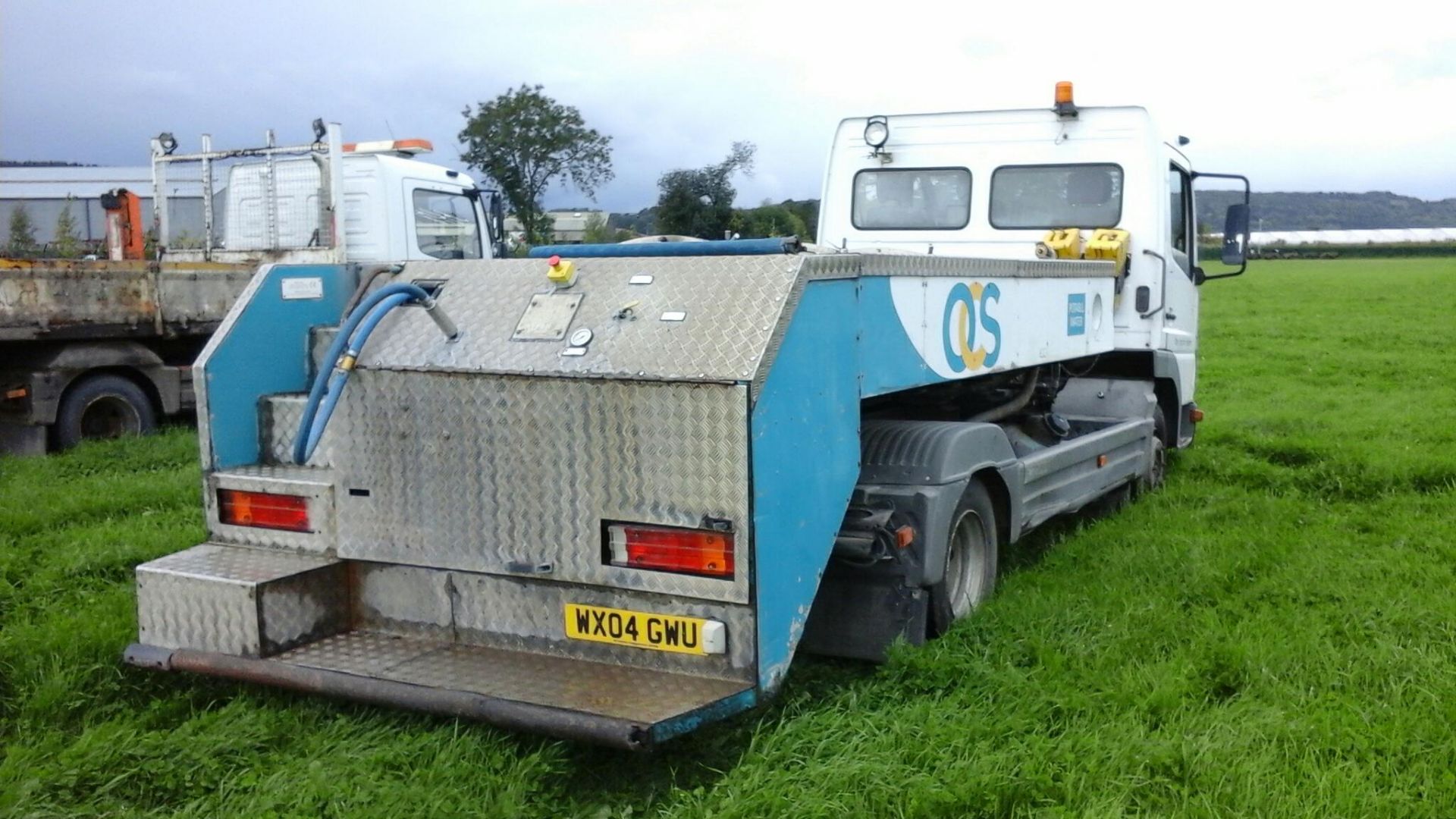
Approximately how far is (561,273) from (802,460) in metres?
1.05

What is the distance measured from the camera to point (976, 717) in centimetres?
417

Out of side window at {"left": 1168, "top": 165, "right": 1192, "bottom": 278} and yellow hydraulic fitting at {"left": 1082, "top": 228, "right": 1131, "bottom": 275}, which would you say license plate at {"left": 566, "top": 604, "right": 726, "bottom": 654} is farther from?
side window at {"left": 1168, "top": 165, "right": 1192, "bottom": 278}

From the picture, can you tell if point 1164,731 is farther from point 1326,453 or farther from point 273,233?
point 273,233

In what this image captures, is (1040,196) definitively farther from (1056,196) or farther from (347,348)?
(347,348)

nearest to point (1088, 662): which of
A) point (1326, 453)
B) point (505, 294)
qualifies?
point (505, 294)

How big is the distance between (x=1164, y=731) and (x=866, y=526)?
3.81 ft

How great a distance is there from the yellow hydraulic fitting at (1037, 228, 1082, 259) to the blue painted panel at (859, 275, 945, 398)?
327 centimetres

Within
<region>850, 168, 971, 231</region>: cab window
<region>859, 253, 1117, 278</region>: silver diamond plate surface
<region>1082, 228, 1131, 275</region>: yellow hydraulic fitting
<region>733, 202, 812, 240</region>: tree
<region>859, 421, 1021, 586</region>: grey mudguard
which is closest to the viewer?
<region>859, 253, 1117, 278</region>: silver diamond plate surface

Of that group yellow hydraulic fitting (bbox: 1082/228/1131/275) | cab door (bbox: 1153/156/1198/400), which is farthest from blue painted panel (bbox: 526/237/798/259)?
cab door (bbox: 1153/156/1198/400)

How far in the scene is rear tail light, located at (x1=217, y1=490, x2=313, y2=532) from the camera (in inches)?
179

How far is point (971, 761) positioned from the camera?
12.5 feet

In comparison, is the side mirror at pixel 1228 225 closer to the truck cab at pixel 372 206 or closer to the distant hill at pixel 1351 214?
the truck cab at pixel 372 206

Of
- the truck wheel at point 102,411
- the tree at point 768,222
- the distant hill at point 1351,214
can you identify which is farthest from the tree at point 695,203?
the distant hill at point 1351,214

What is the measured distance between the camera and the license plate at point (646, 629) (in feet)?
12.8
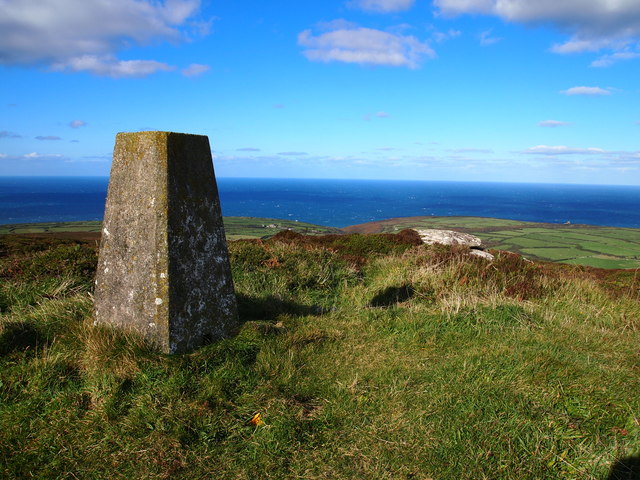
..........
The task — Rewrite all of the data above with each occurrence of "yellow hydraulic fitting" changed to "yellow hose connector" and everything else left as it is. Omit the pictures from your answer.

Output for this task —
Approximately how far is (561,273) from (802,460) in metres?
1.05

What is the distance measured from the camera to point (976, 717) in centimetres?
417

Out of side window at {"left": 1168, "top": 165, "right": 1192, "bottom": 278} and yellow hose connector at {"left": 1082, "top": 228, "right": 1131, "bottom": 275}, which would you say license plate at {"left": 566, "top": 604, "right": 726, "bottom": 654} is farther from?
side window at {"left": 1168, "top": 165, "right": 1192, "bottom": 278}

From the picture, can you tell if point 1164,731 is farther from point 1326,453 or farther from point 273,233?
point 273,233

In what this image captures, is (1040,196) definitively farther from (1056,196) or farther from (347,348)?
(347,348)

nearest to point (1088, 662): which of
A) point (1326, 453)
B) point (505, 294)
qualifies?
point (505, 294)

How big is the distance between (x=1164, y=731) and (x=866, y=526)?
3.81 ft

How great a distance is there from the yellow hose connector at (1037, 228, 1082, 259) to the blue painted panel at (859, 275, 945, 398)?
327 centimetres

Within
<region>850, 168, 971, 231</region>: cab window
<region>859, 253, 1117, 278</region>: silver diamond plate surface
<region>1082, 228, 1131, 275</region>: yellow hose connector
<region>733, 202, 812, 240</region>: tree
<region>859, 421, 1021, 586</region>: grey mudguard
which is closest to the viewer?
<region>859, 253, 1117, 278</region>: silver diamond plate surface

Of that group yellow hose connector (bbox: 1082/228/1131/275) | cab door (bbox: 1153/156/1198/400), which is farthest from blue painted panel (bbox: 526/237/798/259)?
cab door (bbox: 1153/156/1198/400)

How far in the scene is rear tail light, located at (x1=217, y1=490, x2=313, y2=532) from the camera (in inches)?
179

How far is point (971, 761) positioned from the camera?
12.5 feet

In comparison, is the side mirror at pixel 1228 225 closer to the truck cab at pixel 372 206 or closer to the distant hill at pixel 1351 214?
the truck cab at pixel 372 206

Of
- the truck wheel at point 102,411
- the tree at point 768,222
- the distant hill at point 1351,214
can you identify which is farthest from the tree at point 695,203?
the distant hill at point 1351,214

What is the measured distance between the camera and the license plate at point (646, 629) (in feet)?
12.8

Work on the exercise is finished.